PAGE EXTRACT
= = = = =

In 2011, we had a single elbow failure of a previously-repaired elbow during steady state conditions, which was different than in 2009 where that occurred during a boiler upset. The original thought in '09 was that maybe we had an overpressure event, and being carbon molly material, that may have been susceptible to brittle fracture for potential graphitization. But we never found any evidence of that from the traditional form of graphitization.
[Slide: What happened on that day] On Thursday, February 10th, a primary superheater inlet pipe ruptured at 7:37 AM, and this was during a normal load increase. This unit is a load-following unit. There were injuries. In the 2011 failure, two plant employees and one contractor employee were air lifted to a burn center, all with second degree burns. They were all released the following day. Two employees were taken by ambulance to the regional medical center, and both released the same day; one employee was treated for dust inhalation. Fortunately there were no very serious injuries and we were able to recover from that event.

= = = = =

PROBLEM TO WORK ON
Reproduce the portion of the account of the superheater pipe failures starting at "In 2011, we" and ending at "form of graphitization.". The material that follows has no connection to the account of the superheater pipe failures.

DATA UNDER STUDY

= = = = =

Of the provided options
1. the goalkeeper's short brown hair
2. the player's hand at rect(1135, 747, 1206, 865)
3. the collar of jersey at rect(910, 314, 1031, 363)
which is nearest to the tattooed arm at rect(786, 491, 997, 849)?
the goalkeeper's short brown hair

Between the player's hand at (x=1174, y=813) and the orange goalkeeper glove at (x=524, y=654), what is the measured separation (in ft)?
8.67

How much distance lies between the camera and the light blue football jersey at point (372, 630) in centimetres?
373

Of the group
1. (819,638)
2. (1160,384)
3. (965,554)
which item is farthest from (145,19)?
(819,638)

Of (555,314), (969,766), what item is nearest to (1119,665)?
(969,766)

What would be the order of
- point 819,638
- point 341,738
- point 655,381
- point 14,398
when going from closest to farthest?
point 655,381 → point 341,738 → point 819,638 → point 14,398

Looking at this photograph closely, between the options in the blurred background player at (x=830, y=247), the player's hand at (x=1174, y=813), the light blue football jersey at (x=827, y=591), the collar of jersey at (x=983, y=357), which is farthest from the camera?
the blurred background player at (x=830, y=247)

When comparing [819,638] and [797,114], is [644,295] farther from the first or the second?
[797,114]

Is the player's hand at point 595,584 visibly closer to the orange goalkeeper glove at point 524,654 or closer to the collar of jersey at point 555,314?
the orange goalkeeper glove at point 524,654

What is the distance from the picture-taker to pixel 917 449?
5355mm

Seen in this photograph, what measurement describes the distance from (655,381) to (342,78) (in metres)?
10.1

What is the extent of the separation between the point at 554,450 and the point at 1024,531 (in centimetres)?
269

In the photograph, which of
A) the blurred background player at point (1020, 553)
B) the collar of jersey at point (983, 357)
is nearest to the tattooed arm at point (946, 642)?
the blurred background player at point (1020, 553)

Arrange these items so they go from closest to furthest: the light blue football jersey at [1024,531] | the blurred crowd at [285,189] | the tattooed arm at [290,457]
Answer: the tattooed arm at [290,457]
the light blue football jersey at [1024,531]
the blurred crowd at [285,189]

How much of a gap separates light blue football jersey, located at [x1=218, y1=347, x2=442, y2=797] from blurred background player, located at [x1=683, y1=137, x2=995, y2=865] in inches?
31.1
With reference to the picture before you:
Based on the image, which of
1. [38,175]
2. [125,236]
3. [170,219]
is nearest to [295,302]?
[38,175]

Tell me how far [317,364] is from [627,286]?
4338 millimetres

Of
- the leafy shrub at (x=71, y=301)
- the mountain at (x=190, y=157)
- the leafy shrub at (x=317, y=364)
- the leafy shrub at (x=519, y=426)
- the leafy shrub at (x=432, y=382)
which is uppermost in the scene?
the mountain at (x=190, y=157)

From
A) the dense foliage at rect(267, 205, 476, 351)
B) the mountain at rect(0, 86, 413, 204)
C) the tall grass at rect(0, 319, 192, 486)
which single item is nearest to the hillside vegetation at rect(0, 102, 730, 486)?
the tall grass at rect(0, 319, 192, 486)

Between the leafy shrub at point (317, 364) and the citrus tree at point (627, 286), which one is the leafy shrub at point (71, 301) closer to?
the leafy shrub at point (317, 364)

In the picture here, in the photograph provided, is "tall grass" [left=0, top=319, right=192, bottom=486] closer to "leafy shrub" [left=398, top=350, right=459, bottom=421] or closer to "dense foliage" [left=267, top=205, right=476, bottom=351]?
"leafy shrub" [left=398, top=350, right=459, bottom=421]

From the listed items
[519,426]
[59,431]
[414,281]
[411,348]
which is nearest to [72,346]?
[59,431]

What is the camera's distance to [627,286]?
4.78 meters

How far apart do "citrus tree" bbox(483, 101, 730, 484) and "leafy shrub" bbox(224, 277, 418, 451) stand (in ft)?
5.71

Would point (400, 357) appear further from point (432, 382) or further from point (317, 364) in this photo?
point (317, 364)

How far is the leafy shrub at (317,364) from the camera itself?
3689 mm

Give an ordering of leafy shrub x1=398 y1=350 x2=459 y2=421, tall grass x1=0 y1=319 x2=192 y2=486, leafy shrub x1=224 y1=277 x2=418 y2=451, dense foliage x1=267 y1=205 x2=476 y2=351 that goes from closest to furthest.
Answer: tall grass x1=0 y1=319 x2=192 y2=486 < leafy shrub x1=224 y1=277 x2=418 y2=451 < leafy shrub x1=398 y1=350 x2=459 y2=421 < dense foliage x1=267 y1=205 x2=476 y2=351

= = = = =

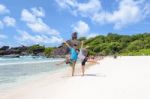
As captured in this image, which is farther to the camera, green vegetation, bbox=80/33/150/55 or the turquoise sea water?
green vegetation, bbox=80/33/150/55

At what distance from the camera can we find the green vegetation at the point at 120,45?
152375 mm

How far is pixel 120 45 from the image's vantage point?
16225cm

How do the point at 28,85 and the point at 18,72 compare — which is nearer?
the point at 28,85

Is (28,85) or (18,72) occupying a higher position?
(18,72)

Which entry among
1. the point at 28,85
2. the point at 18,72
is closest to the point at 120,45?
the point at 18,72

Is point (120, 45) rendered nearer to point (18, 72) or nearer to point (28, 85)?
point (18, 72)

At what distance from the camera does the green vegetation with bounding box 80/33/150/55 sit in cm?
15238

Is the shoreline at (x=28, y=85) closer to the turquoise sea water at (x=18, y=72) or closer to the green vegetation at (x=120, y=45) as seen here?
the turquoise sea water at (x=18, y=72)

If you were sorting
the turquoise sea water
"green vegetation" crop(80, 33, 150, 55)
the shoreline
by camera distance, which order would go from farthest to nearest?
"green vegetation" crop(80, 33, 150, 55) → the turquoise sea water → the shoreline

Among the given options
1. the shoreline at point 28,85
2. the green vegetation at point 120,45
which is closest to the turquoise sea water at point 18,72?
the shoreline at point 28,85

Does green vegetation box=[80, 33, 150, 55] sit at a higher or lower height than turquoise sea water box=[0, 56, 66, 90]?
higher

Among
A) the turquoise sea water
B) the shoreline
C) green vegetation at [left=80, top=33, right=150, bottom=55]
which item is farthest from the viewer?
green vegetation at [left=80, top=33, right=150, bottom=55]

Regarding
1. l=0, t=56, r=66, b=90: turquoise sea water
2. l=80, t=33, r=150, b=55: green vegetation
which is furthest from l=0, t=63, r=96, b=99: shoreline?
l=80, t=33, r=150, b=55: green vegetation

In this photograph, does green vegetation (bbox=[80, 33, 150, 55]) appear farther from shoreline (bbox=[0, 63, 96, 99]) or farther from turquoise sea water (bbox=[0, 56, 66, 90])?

= = = = =

ANSWER BOX
In 2011, we had a single elbow failure of a previously-repaired elbow during steady state conditions, which was different than in 2009 where that occurred during a boiler upset. The original thought in '09 was that maybe we had an overpressure event, and being carbon molly material, that may have been susceptible to brittle fracture for potential graphitization. But we never found any evidence of that from the traditional form of graphitization.